By RICHARD BRADDELL
A common currency with Australia will not happen soon, but it could take place within ten years, says the head of Westpac's institutional bank, David Willis.
One of three New Zealanders in Westpac's top executive team at its Sydney headquarters, Mr Willis said the common currency might seem the logical outcome, but only after several years and some small steps towards harmonisation of business and tax law between the countries.
"When you put all these pieces together, you are going to find that we are close in a number of ways and maybe the step to a single currency will not be that great," he said. "I'm in favour of it."
Mr Willis said Westpac had researched the common currency issue and had found it would be beneficial for small businesses.
"But they are only one of the interest groups and the practical realities of putting it in place are clearly substantial."
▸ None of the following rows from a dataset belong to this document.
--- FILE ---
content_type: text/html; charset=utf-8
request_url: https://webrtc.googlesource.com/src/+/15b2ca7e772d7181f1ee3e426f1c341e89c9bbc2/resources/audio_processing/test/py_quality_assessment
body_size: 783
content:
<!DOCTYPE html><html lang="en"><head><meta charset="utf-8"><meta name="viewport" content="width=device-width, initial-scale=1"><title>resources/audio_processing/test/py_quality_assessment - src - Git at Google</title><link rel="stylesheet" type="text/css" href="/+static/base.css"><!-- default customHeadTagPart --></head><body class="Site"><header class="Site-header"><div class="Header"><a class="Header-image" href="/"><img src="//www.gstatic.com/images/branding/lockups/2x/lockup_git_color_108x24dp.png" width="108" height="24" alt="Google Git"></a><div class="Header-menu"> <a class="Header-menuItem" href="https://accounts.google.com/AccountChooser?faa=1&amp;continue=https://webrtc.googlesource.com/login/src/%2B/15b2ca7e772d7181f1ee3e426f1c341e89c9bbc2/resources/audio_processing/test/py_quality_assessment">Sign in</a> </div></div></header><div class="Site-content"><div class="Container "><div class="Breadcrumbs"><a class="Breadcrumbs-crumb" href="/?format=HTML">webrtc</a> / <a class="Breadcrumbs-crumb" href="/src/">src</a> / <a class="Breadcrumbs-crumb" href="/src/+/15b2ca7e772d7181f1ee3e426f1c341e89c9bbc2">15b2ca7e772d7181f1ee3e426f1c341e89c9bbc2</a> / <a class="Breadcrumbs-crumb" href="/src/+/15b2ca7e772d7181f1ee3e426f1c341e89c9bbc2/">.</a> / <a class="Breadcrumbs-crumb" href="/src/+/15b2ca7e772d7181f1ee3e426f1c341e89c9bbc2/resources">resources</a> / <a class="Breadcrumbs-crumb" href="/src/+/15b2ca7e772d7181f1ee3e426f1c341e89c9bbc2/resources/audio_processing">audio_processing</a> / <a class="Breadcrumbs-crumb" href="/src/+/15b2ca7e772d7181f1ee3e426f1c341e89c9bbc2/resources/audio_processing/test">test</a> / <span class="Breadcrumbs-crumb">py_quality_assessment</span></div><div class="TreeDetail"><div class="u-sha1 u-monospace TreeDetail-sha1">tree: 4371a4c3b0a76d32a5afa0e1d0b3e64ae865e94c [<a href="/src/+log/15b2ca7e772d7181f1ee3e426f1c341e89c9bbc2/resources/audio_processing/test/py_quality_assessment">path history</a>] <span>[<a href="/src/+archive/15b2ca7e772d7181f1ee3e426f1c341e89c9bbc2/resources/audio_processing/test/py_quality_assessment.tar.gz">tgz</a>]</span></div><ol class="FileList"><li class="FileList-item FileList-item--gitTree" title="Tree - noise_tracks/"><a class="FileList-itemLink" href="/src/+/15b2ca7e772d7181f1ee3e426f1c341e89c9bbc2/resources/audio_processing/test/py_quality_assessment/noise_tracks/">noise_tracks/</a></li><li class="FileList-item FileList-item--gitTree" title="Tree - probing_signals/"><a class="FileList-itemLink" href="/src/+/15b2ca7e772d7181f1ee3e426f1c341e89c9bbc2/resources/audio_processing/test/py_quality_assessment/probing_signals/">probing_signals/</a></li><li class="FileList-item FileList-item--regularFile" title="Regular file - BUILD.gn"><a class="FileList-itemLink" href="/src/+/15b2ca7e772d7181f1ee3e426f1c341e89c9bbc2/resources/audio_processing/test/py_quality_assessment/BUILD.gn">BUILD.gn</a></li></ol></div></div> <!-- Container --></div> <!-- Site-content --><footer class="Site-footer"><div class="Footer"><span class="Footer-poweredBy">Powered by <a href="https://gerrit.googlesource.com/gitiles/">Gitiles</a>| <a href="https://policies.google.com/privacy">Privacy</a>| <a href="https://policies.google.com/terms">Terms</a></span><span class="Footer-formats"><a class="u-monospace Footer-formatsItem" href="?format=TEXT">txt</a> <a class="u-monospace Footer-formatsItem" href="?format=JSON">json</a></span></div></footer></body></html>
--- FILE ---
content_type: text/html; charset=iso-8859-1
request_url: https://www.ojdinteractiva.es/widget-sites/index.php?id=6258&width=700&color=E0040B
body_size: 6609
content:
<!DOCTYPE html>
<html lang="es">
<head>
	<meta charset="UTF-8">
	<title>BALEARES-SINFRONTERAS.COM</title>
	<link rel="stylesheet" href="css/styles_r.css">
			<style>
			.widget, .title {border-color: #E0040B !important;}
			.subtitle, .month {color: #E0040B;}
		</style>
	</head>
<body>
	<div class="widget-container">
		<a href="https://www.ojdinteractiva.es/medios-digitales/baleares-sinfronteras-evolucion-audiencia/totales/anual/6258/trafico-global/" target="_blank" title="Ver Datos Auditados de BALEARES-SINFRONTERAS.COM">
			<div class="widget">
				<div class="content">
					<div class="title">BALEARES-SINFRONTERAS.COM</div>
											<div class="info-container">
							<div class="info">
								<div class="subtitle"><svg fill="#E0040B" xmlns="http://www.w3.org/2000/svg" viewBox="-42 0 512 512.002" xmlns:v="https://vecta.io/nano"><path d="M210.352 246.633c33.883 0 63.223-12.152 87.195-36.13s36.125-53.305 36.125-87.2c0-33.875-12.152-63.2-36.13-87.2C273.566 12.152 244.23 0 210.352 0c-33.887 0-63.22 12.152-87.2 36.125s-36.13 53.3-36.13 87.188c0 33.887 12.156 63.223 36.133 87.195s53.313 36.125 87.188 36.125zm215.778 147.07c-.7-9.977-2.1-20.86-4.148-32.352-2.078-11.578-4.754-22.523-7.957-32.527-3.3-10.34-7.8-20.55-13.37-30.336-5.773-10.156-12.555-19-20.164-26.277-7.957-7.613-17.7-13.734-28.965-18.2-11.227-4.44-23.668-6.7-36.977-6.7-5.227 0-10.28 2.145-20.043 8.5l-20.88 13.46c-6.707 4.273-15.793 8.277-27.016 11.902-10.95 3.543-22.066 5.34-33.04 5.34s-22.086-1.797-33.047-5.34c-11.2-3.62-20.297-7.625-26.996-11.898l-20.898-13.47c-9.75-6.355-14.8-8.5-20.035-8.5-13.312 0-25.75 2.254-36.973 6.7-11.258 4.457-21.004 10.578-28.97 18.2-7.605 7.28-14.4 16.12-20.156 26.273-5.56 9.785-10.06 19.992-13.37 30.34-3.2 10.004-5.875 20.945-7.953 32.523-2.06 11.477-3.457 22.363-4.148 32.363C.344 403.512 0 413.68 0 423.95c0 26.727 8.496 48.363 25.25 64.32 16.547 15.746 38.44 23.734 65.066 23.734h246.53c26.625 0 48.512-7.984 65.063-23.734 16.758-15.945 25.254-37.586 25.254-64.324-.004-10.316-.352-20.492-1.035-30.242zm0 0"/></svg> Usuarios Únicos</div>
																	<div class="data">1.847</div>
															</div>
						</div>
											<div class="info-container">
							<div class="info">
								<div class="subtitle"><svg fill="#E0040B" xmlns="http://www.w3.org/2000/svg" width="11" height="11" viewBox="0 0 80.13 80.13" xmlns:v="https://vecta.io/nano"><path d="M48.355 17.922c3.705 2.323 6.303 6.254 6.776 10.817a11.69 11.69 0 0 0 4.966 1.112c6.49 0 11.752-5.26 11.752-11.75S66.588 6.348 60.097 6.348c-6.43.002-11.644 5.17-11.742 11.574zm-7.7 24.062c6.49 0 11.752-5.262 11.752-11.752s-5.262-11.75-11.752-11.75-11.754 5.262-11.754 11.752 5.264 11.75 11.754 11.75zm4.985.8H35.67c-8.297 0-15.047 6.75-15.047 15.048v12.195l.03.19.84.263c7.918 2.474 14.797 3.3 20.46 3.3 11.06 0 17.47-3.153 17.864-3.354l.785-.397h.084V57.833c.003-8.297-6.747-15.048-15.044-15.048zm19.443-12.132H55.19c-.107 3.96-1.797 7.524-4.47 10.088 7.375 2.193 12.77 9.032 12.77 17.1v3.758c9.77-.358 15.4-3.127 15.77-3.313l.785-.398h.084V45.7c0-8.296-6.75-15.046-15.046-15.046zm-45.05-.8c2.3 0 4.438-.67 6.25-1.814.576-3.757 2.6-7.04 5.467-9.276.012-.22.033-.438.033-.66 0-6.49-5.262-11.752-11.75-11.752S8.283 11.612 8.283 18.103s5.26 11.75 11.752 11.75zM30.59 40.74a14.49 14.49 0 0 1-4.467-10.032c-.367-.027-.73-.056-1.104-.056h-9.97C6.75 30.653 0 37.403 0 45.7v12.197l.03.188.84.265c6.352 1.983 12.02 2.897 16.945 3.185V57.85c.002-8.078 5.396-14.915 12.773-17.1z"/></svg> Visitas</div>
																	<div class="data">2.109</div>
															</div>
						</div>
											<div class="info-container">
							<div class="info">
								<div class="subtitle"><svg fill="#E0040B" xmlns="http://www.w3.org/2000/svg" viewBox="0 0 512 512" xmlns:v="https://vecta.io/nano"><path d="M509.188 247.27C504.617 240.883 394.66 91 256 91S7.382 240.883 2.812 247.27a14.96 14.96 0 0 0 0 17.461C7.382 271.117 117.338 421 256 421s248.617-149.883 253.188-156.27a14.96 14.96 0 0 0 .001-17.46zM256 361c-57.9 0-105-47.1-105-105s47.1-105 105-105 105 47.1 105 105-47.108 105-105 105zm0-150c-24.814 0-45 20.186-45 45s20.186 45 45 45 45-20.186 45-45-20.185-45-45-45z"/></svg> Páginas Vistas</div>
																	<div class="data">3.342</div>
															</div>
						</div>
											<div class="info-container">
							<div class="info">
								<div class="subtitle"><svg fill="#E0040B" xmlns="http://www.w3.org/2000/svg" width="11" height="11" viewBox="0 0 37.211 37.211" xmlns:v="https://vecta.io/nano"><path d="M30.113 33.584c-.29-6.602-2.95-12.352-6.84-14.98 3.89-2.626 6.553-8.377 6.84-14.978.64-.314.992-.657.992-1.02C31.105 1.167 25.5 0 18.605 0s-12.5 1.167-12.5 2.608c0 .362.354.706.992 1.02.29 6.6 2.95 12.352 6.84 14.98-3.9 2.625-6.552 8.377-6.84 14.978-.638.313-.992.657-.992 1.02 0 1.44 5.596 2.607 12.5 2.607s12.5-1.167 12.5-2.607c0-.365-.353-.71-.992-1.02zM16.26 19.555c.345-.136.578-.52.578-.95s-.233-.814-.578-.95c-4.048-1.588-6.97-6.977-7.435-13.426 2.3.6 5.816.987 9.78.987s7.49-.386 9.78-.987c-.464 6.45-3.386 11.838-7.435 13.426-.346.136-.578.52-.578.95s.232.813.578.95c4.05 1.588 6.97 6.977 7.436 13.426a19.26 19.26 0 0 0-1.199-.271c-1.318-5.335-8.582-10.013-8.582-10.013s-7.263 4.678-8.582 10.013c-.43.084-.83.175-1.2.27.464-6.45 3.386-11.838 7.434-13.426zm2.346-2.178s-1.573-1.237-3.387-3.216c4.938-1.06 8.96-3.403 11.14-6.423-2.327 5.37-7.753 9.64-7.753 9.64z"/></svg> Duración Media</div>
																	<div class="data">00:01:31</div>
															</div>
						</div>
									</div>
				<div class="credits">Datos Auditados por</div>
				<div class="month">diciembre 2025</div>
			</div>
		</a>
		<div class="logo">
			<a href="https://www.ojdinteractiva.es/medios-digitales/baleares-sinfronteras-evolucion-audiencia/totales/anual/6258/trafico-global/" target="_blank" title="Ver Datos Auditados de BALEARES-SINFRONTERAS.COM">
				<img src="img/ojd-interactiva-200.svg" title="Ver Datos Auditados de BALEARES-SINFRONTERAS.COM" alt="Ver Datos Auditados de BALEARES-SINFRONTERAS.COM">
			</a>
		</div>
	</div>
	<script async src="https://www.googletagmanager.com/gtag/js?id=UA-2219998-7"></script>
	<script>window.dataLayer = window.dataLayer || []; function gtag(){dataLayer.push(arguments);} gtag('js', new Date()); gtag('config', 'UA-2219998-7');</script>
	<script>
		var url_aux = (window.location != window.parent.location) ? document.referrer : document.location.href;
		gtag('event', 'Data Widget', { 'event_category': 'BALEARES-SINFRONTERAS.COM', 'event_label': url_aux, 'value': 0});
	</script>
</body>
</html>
Among concerns was the loss of sovereignty implied in a common currency.
But while New Zealand would lose control of monetary policy, the two countries moved in tandem 70 per cent of the time and Australia's monetary policy already coped with large regional differences, for instance, between Western Australia and Queensland.
A small complicating factor could be that the New Zealand economy's direction, for the first time in a number of years, was diverging from Australia's.
Also unique was that it would outperform Australia's economy because of the impact of recent droughts and the severe flooding in highly productive rural areas of Queensland and New South Wales.
Conversely, New Zealand's weather had favoured agriculture in the past two years and the rural economy was booming with the help of the low kiwi.
Westpac Institutional Bank, the success story from several years of strategic development, was a large component in a $76 million surge in WestpacTrust's September year net profit to a New Zealand record $402 million.
And while WestpacTrust received a lowly score in last month's Auckland University customer satisfaction survey, its corporate banking service was highly rated by customers.
Mr Willis said that was because it had differentiated itself by ensuring that the primary responsibility for business processes remained in New Zealand with people who understood local business conditions.
Rather than being structured on product lines, the institutional bank had structured its business into segments with separate groups serving 13 different sectors.
For instance, it had a team focused on the healthcare sector with the people who handled relationships, research, risk and credit working together in the same group.
Mr Willis said segmentation around customer groups was difficult to achieve, but it resulted in greater knowledge of the particular market and customer needs.